Description of the task:
Print every one of the data entries below word for word, leaving out the pictures.
-- Start Source data --
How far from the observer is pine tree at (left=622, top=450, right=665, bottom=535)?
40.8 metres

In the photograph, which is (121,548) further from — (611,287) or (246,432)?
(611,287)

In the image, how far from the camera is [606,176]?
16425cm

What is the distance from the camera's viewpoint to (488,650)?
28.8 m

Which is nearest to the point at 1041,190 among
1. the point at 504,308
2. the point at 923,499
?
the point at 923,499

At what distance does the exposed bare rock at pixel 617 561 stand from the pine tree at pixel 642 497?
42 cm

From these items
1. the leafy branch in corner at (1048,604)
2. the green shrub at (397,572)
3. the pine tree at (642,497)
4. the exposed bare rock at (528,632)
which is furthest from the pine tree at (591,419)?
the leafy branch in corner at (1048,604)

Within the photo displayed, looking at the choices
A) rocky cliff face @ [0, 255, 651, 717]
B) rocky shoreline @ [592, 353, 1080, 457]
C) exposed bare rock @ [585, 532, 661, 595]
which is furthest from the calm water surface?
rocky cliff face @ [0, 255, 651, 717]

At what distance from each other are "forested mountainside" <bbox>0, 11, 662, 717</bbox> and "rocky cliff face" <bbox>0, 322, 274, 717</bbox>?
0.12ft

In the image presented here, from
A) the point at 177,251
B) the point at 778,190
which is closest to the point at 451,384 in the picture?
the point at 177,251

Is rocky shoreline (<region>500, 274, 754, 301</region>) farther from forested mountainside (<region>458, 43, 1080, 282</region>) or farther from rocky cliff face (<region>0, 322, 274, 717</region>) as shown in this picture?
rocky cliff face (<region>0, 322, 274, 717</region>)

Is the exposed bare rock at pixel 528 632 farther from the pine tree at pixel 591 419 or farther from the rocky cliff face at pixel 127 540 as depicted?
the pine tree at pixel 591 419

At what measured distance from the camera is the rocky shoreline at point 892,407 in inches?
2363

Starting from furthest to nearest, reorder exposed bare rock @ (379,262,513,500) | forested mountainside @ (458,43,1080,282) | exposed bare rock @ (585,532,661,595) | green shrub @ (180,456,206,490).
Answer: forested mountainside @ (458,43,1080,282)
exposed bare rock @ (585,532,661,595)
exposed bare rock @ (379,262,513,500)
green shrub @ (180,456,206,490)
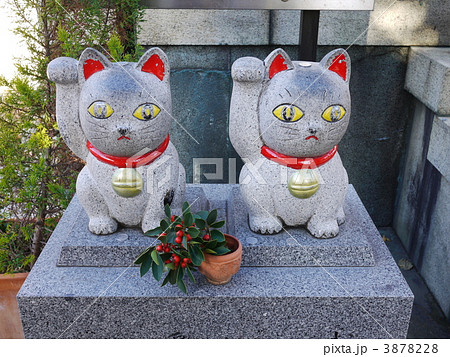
-- End Source data --
Solution:
How far from the observer is pine tree at (left=622, top=450, right=665, bottom=535)?
40.8 metres

In the photograph, which is (121,548) further from — (611,287) or (246,432)?
(611,287)

In the image, how far from the camera is [606,176]?
16425cm

What is the distance from the camera's viewpoint to (488,650)?
28.8 m

Which is nearest to the point at 1041,190 among
1. the point at 504,308
2. the point at 923,499
?
the point at 923,499

At what distance does the exposed bare rock at pixel 617 561 stand from the pine tree at pixel 642 497?
42 cm

From these items
1. the leafy branch in corner at (1048,604)
2. the green shrub at (397,572)
3. the pine tree at (642,497)
4. the exposed bare rock at (528,632)
which is furthest from the pine tree at (591,419)?
the leafy branch in corner at (1048,604)

Within the photo displayed, looking at the choices
A) rocky cliff face @ [0, 255, 651, 717]
B) rocky shoreline @ [592, 353, 1080, 457]
C) exposed bare rock @ [585, 532, 661, 595]
which is furthest from the calm water surface?
rocky cliff face @ [0, 255, 651, 717]

At what distance from each other are "forested mountainside" <bbox>0, 11, 662, 717</bbox> and "rocky cliff face" <bbox>0, 322, 274, 717</bbox>?
0.12ft

In the image presented here, from
A) the point at 177,251
B) the point at 778,190
which is closest to the point at 451,384 in the picture?
the point at 177,251

Is rocky shoreline (<region>500, 274, 754, 301</region>) farther from forested mountainside (<region>458, 43, 1080, 282</region>) or farther from rocky cliff face (<region>0, 322, 274, 717</region>) as shown in this picture?
rocky cliff face (<region>0, 322, 274, 717</region>)

Is the exposed bare rock at pixel 528 632 farther from the pine tree at pixel 591 419 or farther from the rocky cliff face at pixel 127 540 as depicted?
the pine tree at pixel 591 419

At what measured distance from the camera is the rocky shoreline at point 892,407 in inches?
2363

Starting from furthest to nearest, reorder exposed bare rock @ (379,262,513,500) | forested mountainside @ (458,43,1080,282) | exposed bare rock @ (585,532,661,595) | green shrub @ (180,456,206,490).
Answer: forested mountainside @ (458,43,1080,282)
exposed bare rock @ (585,532,661,595)
exposed bare rock @ (379,262,513,500)
green shrub @ (180,456,206,490)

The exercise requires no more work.